Al-Luhaidan had held the post for over two decades.

His dismissal by King Abdullah came as the monarch, who died in 2015, cautiously introduced reforms and tried to curtail some of the sweeping influence of Wahhabi clerics.

Al-Luhaidan was also notably a member of the Council of Senior Clerics since its establishment in 1971. The elite body comprised of the kingdom’s most senior male scholars rubber stamps royal policies and issues religious edicts known as fatwas.

In another incident, this time in 2006 during the U.S.-led war in Iraq, a purported audio recording was leaked of al-Luhaidan encouraging young men to fight in Iraq. He denied inciting violence in Iraq and suggested the audio recording had been edited. Saudi Arabia had been vehemently opposed to the war in Iraq and had warned about the consequences of Iranian influence there.

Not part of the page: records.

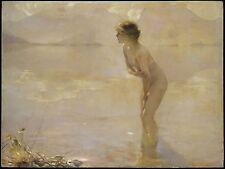 Paul Chabas, September Morn, Beautiful nude girl, antique decor, 20x16 Art Print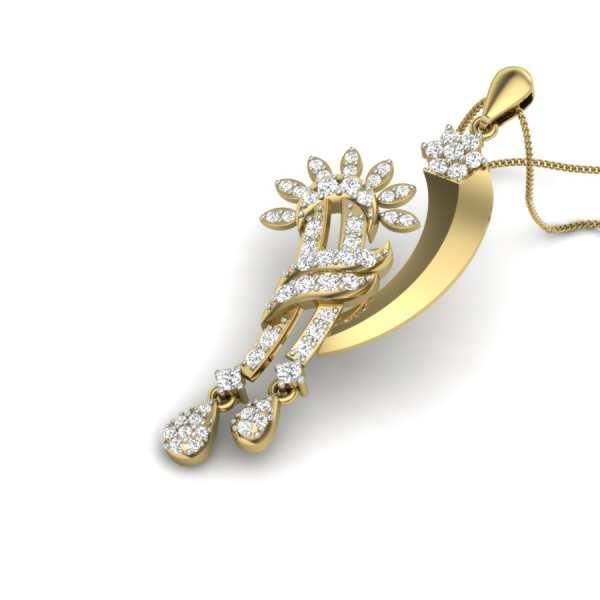 Moonstreaks Diamond Pendant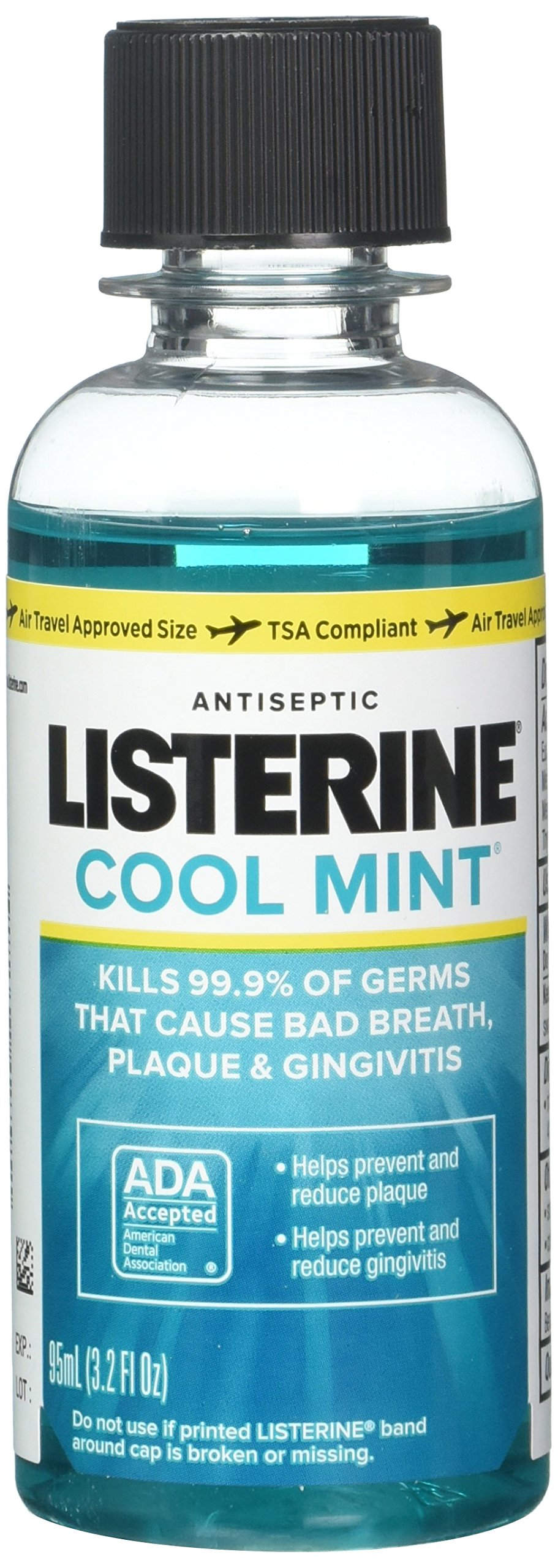 Listerine Cool Mint 3.2 oz. (Pack of 6)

Throughout other points of his lifetime, al-Luhaidan delivered sermons from Mecca’s Grand Mosque, which houses Islam’s holiest site the Kaaba, oversaw publication of an Islamic magazine and was a member of the Saudi-based Muslim World League.

The sheikh was born in 1931 in the landlocked province of Qassim, known as the kingdom’s most conservative region.

The kingdom has changed dramatically in the years since then, in part because of its oil boom, and more recently as Crown Prince Mohammed bin Salman solidifies his grip on power and shakes up the economy.

With backing by his father, King Salman, the crown prince has clipped the powers of the kingdom’s clerics and religious police, lifted the ban on women driving, permitted concerts and movies, opened the country to tourism, ended gender segregation in public spaces and advocated for a return to moderate Islam .

A report published last year by the Carnegie Endowment for International Peace about Saudi Arabia’s religious reforms noted that King Salman had kept in place conservative figures like Sheikh Saleh al-Luhaidan while appointing more modern-thinking clerics to the Council of Senior Scholars.

The report said the king was meanwhile diluting the influence of Wahhabi clerics by asking for their advice less frequently.

For decades, the Sunni Hanbali offshoot, also known as Wahhabism, had shaped all aspects of life inside the kingdom.

Its adherents preached that women should not be allowed to work in public-facing jobs, drive, play sports or travel without a male guardian. Single men were segregated from women in restaurants, women wearing nail polish or showing their faces were shooed out of malls and music was shunned.

This ideology spread to other Muslim nations, at times with backing by the Saudi government as a means to counter the rising influence of Shiite Iran after the 1979 revolution.